* Goal
In the forum thread below about ordering a manual RS-7, what approval does one reply say engine and transmission combinations need before they can be licensed and insured in the USA?

# Manual Transmission RS-7



## alexsaad (Jul 24, 2015)

Hello, I am new to this site and need some help. Can anybody please tell me if I can order an RS-7 with a manual (stick shift) transmission? I would love to purchase one...this is my dream car, however I will only buy it if it is manual transmission. Someone please advise. I am willing to wait as long as it takes, however I need it to be manual.

Any advise??

Thanks, 

Alex. please feel free to call directly 313-790-7222 or email me [email protected]


----------



## MaleficVTwin (Sep 18, 2011)

Audi doesn't even offer a manual RS7 in Europe. Not going to say it's impossible but you won't get there through the normal channels.


----------



## P Q (Feb 4, 2009)

I don't think you will get an rs7 with a stick going through any channels.


----------



## PDong (Oct 26, 2004)

Yep, totally impossible.

Engine and transmission combinations have to be EPA approved to be licensed and insured in the USA. This process is expensive and time consuming. Not happening for small batches.


----------



## Kandiru (Jun 15, 2004)

The transmission would have to be designed from ground up to withstand the rigors of the very powerful engine, a very costly process.

Look how Detroit companies always dump the 6MT once the AWD configuration is included, these drivetrains put a significant torque load
on the clutch, which has to be redesigned.

Kudos to Audi and BMW though.

Look at the 340i XDrive with the redesigned rev-matching 6MT, I hope the B9 S4 will give it hell.


----------

* Material
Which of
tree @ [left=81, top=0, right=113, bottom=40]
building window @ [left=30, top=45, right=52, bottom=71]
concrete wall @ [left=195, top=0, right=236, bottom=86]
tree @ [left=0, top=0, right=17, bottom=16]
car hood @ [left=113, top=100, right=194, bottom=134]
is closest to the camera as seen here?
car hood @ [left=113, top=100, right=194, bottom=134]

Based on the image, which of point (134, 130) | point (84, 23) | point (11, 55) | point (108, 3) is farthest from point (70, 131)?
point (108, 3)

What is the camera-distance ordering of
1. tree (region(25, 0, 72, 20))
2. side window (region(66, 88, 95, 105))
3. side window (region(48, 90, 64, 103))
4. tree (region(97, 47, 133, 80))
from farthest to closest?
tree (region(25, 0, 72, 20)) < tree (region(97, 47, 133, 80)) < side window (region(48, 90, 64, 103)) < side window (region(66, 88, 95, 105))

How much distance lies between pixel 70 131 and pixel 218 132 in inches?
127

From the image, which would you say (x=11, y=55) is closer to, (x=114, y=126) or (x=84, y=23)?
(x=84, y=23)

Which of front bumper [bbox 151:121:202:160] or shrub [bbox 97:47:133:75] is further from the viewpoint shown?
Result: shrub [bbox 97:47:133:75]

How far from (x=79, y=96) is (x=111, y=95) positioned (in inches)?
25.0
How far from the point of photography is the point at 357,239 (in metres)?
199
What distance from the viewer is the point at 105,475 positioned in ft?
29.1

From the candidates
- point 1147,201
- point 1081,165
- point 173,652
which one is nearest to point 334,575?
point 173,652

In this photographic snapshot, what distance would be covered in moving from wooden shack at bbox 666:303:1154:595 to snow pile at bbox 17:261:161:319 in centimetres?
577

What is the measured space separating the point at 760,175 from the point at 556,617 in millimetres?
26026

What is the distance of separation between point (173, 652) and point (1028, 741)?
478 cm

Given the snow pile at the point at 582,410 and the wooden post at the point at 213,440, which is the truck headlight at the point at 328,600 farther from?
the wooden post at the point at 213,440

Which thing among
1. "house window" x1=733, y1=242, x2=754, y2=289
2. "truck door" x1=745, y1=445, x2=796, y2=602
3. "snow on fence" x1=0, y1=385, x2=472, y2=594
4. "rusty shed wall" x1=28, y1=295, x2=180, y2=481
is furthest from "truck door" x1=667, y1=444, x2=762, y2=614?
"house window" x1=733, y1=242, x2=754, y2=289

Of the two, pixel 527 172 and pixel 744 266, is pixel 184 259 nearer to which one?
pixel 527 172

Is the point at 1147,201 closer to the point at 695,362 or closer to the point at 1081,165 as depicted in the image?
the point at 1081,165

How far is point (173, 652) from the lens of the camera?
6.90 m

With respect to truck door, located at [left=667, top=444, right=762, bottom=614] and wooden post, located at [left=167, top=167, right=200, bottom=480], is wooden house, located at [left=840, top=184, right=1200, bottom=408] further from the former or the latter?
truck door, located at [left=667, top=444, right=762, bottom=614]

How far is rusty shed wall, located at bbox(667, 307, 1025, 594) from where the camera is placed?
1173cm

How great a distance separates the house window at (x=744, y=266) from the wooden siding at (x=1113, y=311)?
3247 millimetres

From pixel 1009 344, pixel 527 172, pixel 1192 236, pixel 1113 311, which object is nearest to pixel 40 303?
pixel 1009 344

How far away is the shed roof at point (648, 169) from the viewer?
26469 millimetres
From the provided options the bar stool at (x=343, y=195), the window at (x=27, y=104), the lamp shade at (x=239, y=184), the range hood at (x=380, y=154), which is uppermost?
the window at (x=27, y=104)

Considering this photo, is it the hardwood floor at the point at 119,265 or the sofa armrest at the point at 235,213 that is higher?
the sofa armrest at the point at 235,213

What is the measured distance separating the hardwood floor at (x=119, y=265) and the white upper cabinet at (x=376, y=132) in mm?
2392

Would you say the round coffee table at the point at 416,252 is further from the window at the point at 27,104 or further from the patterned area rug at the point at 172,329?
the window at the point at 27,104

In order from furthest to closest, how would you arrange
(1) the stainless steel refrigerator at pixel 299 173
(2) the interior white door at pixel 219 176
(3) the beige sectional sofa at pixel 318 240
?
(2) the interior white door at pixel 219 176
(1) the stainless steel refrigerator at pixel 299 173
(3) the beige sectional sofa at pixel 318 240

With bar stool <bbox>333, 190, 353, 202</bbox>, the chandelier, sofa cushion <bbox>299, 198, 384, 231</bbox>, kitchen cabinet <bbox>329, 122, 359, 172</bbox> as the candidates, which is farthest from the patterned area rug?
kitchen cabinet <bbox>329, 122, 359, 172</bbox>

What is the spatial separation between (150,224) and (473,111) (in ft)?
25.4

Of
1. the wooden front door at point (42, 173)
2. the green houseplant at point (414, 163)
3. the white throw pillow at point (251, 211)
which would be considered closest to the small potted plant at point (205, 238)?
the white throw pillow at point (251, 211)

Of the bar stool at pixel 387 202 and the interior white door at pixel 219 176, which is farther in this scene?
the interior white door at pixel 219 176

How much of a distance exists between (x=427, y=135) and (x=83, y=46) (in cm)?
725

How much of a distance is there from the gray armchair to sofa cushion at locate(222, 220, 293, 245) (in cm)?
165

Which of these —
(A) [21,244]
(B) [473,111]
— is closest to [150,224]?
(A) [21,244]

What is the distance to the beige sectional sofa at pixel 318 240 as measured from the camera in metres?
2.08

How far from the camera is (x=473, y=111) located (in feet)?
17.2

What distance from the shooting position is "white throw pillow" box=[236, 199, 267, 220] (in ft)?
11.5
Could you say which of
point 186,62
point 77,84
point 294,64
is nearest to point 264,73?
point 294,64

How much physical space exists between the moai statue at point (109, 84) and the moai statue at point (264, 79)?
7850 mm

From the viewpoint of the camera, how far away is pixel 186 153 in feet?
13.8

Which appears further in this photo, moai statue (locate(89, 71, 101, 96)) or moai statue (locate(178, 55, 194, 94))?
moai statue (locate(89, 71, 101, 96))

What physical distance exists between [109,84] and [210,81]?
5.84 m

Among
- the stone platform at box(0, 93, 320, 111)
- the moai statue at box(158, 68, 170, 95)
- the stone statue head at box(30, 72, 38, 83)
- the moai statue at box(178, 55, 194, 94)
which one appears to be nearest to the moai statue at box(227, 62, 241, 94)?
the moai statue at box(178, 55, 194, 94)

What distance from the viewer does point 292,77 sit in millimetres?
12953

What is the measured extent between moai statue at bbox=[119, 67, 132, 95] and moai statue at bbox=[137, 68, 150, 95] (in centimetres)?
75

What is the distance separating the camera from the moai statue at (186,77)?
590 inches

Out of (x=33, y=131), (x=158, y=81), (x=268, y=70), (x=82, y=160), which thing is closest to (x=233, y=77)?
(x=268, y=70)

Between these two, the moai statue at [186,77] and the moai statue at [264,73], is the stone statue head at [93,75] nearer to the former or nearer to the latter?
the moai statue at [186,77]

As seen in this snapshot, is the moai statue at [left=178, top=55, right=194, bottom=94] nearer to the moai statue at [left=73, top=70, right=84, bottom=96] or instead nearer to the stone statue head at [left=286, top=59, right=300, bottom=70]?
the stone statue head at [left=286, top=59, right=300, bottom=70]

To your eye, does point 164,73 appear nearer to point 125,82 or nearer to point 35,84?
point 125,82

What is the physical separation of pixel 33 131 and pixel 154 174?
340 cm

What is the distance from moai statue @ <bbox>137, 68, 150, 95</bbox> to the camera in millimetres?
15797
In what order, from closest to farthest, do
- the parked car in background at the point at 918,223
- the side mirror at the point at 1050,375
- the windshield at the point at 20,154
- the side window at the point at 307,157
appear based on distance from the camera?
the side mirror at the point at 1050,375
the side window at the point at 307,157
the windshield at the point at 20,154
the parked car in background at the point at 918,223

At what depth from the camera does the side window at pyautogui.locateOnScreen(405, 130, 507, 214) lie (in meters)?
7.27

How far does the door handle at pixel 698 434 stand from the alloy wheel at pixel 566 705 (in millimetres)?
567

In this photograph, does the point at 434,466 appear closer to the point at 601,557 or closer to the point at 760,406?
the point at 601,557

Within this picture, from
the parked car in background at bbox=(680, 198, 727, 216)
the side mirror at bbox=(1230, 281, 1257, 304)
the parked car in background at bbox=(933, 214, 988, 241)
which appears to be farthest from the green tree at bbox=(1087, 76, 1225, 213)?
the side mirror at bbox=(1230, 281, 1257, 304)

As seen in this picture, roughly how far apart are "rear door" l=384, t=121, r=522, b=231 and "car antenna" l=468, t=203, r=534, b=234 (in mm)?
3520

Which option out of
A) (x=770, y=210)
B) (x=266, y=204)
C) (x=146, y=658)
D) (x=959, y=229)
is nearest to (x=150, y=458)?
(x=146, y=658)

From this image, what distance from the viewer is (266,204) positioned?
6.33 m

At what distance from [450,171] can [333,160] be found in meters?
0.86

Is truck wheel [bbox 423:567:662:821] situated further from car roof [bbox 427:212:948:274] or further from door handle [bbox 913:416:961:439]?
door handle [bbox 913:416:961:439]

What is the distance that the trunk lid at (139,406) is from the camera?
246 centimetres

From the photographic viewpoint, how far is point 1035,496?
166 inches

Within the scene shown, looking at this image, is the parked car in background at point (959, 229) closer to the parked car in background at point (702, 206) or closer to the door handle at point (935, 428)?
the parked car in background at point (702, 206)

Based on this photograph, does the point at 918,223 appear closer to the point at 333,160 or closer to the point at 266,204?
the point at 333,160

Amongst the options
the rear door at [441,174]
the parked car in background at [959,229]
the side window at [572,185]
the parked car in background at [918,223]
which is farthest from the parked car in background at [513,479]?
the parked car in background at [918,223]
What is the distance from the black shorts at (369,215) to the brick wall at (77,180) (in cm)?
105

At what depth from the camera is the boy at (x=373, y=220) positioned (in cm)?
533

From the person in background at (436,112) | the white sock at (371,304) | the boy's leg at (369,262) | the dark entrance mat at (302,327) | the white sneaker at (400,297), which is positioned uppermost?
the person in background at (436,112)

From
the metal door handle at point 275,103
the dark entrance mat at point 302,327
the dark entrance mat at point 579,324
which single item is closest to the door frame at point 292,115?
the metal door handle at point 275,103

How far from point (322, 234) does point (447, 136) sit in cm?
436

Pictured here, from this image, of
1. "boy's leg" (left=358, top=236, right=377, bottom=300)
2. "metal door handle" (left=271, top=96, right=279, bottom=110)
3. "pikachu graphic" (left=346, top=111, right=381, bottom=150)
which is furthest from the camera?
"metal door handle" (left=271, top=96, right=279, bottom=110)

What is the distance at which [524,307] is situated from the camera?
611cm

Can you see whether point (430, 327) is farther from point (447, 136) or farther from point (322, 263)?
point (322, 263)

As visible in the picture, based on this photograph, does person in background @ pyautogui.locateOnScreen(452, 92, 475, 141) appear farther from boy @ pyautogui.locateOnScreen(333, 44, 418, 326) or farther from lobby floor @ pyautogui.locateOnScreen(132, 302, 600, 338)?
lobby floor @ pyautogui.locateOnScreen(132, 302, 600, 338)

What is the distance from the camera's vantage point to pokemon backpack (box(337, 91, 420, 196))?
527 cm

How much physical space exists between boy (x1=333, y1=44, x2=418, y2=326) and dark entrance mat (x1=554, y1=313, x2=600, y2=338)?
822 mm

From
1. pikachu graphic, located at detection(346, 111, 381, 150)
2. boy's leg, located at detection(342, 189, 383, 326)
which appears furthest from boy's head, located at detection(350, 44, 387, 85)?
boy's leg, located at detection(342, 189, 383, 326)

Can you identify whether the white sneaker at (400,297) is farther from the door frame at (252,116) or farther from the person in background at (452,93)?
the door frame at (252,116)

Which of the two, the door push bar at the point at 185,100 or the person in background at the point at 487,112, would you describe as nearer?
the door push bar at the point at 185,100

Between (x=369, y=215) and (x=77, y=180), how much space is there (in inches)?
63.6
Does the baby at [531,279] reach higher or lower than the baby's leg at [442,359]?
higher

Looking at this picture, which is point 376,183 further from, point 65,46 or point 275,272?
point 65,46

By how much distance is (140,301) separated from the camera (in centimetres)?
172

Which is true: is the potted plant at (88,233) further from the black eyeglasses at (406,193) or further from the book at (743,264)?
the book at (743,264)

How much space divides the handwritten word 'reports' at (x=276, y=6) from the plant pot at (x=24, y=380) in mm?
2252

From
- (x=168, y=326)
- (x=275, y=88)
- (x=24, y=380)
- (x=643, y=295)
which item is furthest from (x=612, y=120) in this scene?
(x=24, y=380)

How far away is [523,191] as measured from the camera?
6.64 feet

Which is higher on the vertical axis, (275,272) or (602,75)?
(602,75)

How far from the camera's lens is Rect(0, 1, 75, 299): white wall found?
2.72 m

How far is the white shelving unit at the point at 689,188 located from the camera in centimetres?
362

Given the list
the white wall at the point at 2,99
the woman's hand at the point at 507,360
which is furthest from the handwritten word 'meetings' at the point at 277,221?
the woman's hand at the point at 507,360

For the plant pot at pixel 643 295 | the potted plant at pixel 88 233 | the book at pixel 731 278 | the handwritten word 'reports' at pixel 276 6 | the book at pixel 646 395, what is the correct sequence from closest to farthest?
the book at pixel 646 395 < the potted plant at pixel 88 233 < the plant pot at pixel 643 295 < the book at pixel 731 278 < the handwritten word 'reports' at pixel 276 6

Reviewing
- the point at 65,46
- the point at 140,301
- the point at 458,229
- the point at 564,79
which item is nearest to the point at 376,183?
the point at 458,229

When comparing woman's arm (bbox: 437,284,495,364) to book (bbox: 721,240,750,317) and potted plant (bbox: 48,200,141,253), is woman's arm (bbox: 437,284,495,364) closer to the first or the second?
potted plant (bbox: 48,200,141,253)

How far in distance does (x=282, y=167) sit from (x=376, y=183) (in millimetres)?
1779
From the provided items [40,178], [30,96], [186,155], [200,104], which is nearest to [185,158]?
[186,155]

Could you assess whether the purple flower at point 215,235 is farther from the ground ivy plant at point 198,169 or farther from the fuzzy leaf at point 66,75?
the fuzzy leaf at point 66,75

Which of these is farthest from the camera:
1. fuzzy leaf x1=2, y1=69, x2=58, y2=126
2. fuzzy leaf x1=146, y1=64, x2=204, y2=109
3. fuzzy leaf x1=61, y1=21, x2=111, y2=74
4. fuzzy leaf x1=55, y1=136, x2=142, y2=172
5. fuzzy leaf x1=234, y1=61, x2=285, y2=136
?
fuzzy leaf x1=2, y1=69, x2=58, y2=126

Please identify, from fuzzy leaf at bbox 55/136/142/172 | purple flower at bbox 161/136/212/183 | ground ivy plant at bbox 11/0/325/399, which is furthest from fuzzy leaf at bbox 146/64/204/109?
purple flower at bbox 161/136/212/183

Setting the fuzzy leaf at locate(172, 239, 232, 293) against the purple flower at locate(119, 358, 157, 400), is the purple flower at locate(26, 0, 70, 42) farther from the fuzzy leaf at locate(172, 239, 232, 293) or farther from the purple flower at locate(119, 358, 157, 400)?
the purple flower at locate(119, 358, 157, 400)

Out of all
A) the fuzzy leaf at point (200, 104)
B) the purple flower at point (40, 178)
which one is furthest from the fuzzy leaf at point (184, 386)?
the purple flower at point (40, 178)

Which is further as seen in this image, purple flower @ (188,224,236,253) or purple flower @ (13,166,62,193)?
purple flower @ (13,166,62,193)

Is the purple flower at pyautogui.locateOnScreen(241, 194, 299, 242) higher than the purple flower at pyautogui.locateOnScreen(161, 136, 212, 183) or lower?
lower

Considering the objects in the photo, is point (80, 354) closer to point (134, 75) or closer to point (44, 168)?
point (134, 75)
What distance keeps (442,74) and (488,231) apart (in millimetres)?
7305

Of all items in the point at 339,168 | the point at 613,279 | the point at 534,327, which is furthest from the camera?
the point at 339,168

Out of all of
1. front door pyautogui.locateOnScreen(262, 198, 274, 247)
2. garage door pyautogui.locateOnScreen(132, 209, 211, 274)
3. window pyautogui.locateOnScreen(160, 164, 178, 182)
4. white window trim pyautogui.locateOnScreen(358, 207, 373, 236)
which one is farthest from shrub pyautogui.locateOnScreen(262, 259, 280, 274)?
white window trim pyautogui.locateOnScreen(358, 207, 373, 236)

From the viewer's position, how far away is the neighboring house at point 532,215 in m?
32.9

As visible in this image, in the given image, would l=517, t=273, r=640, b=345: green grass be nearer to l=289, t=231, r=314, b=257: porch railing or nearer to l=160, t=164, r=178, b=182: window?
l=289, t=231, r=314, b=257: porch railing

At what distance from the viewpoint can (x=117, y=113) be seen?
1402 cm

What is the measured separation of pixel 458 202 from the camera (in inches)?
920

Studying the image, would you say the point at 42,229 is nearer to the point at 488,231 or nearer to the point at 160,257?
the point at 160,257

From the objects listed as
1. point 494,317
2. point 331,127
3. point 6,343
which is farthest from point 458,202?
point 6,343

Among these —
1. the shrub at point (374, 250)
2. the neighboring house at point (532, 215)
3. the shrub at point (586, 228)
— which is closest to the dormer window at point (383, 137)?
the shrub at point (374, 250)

* Solution to this task
They have to be EPA approved.